[Saved entries]
☆ ☆ ☆
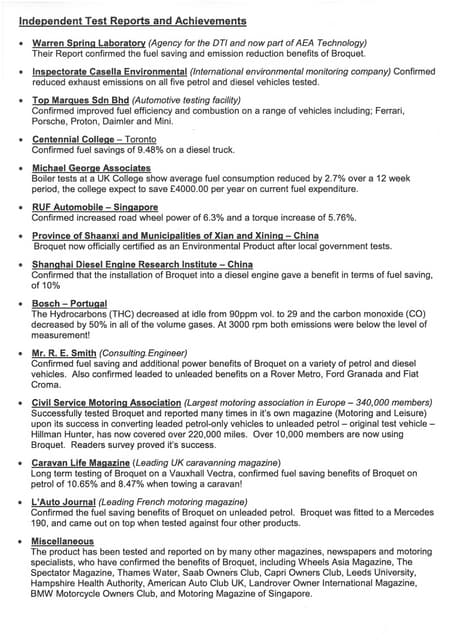 Independent Test Reports and Achievements

• Warren Spring Laboratory (Agency for the DTI and now part of AEA Technology) Their Report confirmed the fuel saving and emission reduction benefits of Broquet.

• Inspectorate Casella Environmental (International environmental monitoring company) Confirmed reduced exhaust emissions on all five petrol and diesel vehicles tested.

• Top Marques Sdn Bhd (Automotive testing facility) Confirmed improved fuel efficiency and combustion on a range of vehicles including; Ferrari, Porsche, Proton, Daimler and Mini.

• Centennial College – Toronto Confirmed fuel savings of 9.48% on a diesel truck.

• Michael George Associates Boiler tests at a UK College show average fuel consumption reduced by 2.7% over a 12 week period, the college expect to save £4000.00 per year on current fuel expenditure.

• RUF Automobile – Singapore Confirmed increased road wheel power of 6.3% and a torque increase of 5.76%.

• Province of Shaanxi and Municipalities of Xian and Xining – China Broquet now officially certified as an Environmental Product after local government tests.

• Shanghai Diesel Engine Research Institute – China Confirmed that the installation of Broquet into a diesel engine gave a benefit in terms of fuel saving, of 10%

• Bosch – Portugal The Hydrocarbons (THC) decreased at idle from 90ppm vol. to 29 and the carbon monoxide (CO) decreased by 50% in all of the volume gases. At 3000 rpm both emissions were below the level of measurement!

• Mr. R. E. Smith (Consulting Engineer) Confirmed fuel saving and additional power benefits of Broquet on a variety of petrol and diesel vehicles. Also confirmed leaded to unleaded benefits on a Rover Metro, Ford Granada and Fiat Croma.

• Civil Service Motoring Association (Largest motoring association in Europe – 340,000 members) Successfully tested Broquet and reported many times in it's own magazine (Motoring and Leisure) upon its success in converting leaded petrol-only vehicles to unleaded petrol – original test vehicle – Hillman Hunter, has now covered over 220,000 miles. Over 10,000 members are now using Broquet. Readers survey proved it's success.

• Caravan Life Magazine (Leading UK caravanning magazine) Long term testing of Broquet on a Vauxhall Vectra, confirmed fuel saving benefits of Broquet on petrol of 10.65% and 8.47% when towing a caravan!

• L'Auto Journal (Leading French motoring magazine) Confirmed the fuel saving benefits of Broquet on unleaded petrol. Broquet was fitted to a Mercedes 190, and came out on top when tested against four other products.

• Miscellaneous The product has been tested and reported on by many other magazines, newspapers and motoring specialists, who have confirmed the benefits of Broquet, including Wheels Asia Magazine, The Spectator Magazine, Thames Water, Saab Owners Club, Capri Owners Club, Leeds University, Hampshire Health Authority, American Auto Club UK, Landrover Owner International Magazine, BMW Motorcycle Owners Club, and Motoring Magazine of Singapore.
☆ ☆ ☆
Every record, word for word, should be given back without its pictures.

#### EXERCISE OUTPUT:
 Independent Test Reports and Achievements

• Warren Spring Laboratory (Agency for the DTI and now part of AEA Technology) Their Report confirmed the fuel saving and emission reduction benefits of Broquet.

• Inspectorate Casella Environmental (International environmental monitoring company) Confirmed reduced exhaust emissions on all five petrol and diesel vehicles tested.

• Top Marques Sdn Bhd (Automotive testing facility) Confirmed improved fuel efficiency and combustion on a range of vehicles including; Ferrari, Porsche, Proton, Daimler and Mini.

• Centennial College – Toronto Confirmed fuel savings of 9.48% on a diesel truck.

• Michael George Associates Boiler tests at a UK College show average fuel consumption reduced by 2.7% over a 12 week period, the college expect to save £4000.00 per year on current fuel expenditure.

• RUF Automobile – Singapore Confirmed increased road wheel power of 6.3% and a torque increase of 5.76%.

• Province of Shaanxi and Municipalities of Xian and Xining – China Broquet now officially certified as an Environmental Product after local government tests.

• Shanghai Diesel Engine Research Institute – China Confirmed that the installation of Broquet into a diesel engine gave a benefit in terms of fuel saving, of 10%

• Bosch – Portugal The Hydrocarbons (THC) decreased at idle from 90ppm vol. to 29 and the carbon monoxide (CO) decreased by 50% in all of the volume gases. At 3000 rpm both emissions were below the level of measurement!

• Mr. R. E. Smith (Consulting Engineer) Confirmed fuel saving and additional power benefits of Broquet on a variety of petrol and diesel vehicles. Also confirmed leaded to unleaded benefits on a Rover Metro, Ford Granada and Fiat Croma.

• Civil Service Motoring Association (Largest motoring association in Europe – 340,000 members) Successfully tested Broquet and reported many times in it's own magazine (Motoring and Leisure) upon its success in converting leaded petrol-only vehicles to unleaded petrol – original test vehicle – Hillman Hunter, has now covered over 220,000 miles. Over 10,000 members are now using Broquet. Readers survey proved it's success.

• Caravan Life Magazine (Leading UK caravanning magazine) Long term testing of Broquet on a Vauxhall Vectra, confirmed fuel saving benefits of Broquet on petrol of 10.65% and 8.47% when towing a caravan!

• L'Auto Journal (Leading French motoring magazine) Confirmed the fuel saving benefits of Broquet on unleaded petrol. Broquet was fitted to a Mercedes 190, and came out on top when tested against four other products.

• Miscellaneous The product has been tested and reported on by many other magazines, newspapers and motoring specialists, who have confirmed the benefits of Broquet, including Wheels Asia Magazine, The Spectator Magazine, Thames Water, Saab Owners Club, Capri Owners Club, Leeds University, Hampshire Health Authority, American Auto Club UK, Landrover Owner International Magazine, BMW Motorcycle Owners Club, and Motoring Magazine of Singapore.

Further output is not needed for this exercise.